Competition for telecoms services has led to an increase in direct selling methods such as door-to-door or telesales. Although most companies take a responsible approach to these sales techniques, a minority have been involved in mis-selling.

Mis-selling can take the following forms:

  • Providing false or misleading information
  • Asking a customer to sign a document 'for information', which in fact authorises a transfer of services from one provider to another
  • Using unacceptable pressure to try to coerce the customer into signing up
  • 'Slamming': switching a customer to a different service provider without their knowledge or consent

What action can I take to prevent mis-selling?

  • Beware of sales people saying their company is part of BT, working in association with BT, or that 'BT has sold its customers' to the salesperson's company - we do not operate in this way
  • Always make a note of the sales person's name, company they claim to represent, time and date of any sales call you receive
  • If you receive a sales visit at home, ask to see the salesperson's identity card and make a note of their name and company
  • Ask how any promised savings on your BT line or calls are calculated
  • Do not give out bank account details over the phone unless you are certain who you are dealing with, and why they need those details (for example, if you have agreed to move your service and pay by Direct Debit)
  • Never give out your bank details to verify your identity
  • Do not give out your bank account details or sign anything if you only require information on products and services or call costs etc
  • Do not sign anything to acknowledge a sales visit
  • Always make it very clear whether you are accepting or refusing a sales person's offer

What help is available to me if I think I have been subject to mis-selling?

If you are within the transfer period, BT may be able to cancel the order if:

  1. your service is transferred without your being contacted
  2. you were contacted but gave no permission
  3. you agreed to buy something, but got a different product or service
  4. you were deliberately misled into believing that you were making an agreement with a different company

You'll receive a transfer letter from us which includes a telephone number to call in these circumstances.

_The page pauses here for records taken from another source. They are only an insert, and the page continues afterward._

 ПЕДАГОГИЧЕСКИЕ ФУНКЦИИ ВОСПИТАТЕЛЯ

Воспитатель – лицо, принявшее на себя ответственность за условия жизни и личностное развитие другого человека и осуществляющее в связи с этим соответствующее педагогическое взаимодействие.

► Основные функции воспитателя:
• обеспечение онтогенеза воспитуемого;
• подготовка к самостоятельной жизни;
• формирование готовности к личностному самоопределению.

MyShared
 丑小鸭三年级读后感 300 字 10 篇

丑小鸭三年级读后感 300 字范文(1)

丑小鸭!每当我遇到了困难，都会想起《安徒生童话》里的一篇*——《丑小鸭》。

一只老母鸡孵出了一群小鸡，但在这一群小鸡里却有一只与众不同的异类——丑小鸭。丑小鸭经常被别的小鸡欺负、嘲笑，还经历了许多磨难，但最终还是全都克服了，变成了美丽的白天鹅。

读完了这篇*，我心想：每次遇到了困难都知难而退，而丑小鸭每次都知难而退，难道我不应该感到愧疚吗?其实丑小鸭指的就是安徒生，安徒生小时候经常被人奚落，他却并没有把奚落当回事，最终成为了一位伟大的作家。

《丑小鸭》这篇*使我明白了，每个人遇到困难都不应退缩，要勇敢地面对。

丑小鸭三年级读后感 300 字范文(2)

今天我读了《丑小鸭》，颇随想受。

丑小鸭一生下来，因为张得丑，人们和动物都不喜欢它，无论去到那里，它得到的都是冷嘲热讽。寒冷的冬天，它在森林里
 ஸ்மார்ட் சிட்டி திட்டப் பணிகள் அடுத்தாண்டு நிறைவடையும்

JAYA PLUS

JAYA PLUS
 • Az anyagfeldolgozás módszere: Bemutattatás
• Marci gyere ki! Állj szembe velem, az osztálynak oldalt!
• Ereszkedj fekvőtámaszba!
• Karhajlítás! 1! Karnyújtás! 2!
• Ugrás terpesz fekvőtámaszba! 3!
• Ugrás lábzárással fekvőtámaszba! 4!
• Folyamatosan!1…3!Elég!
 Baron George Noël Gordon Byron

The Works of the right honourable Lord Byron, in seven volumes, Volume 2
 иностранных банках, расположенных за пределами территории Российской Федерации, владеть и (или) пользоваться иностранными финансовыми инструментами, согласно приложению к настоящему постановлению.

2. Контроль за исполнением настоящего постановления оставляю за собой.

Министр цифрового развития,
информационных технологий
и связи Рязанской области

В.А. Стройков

Just call us as soon as possible, and we'll do the rest.

You should contact your new telephone company if:

  1. you gave your consent to change but feel you were either pressurised into doing so or the service you've agreed to is different from the one provided
  2. you did not give your consent to transfer but the transfer date (shown in the letter from BT) has already passed
  3. you were pressurised, either on the doorstep or over the phone
  4. you were told that 'BT had sold its customers' to the new telephone company
  5. you were told you had to agree to transfer some or all of your calls and/or lines just to get information about its services
  6. you are outside the transfer period but still feel you have been misled

If you don't know who your new telephone company is, call the number on the letter you will receive from BT telling you that your calls or lines will be transferred – we may be able to help.

Further help and information

Ofcom is the independent regulator and competition authority for the UK's communications industries. Their website is a useful resource.

Alternatively you could contact your local MP who may lobby for changes and improvements to prevent mis-selling. Contact details are available through the United Kingdom Parliament website, or by calling the House of Commons Information Office on 0207 219 4272.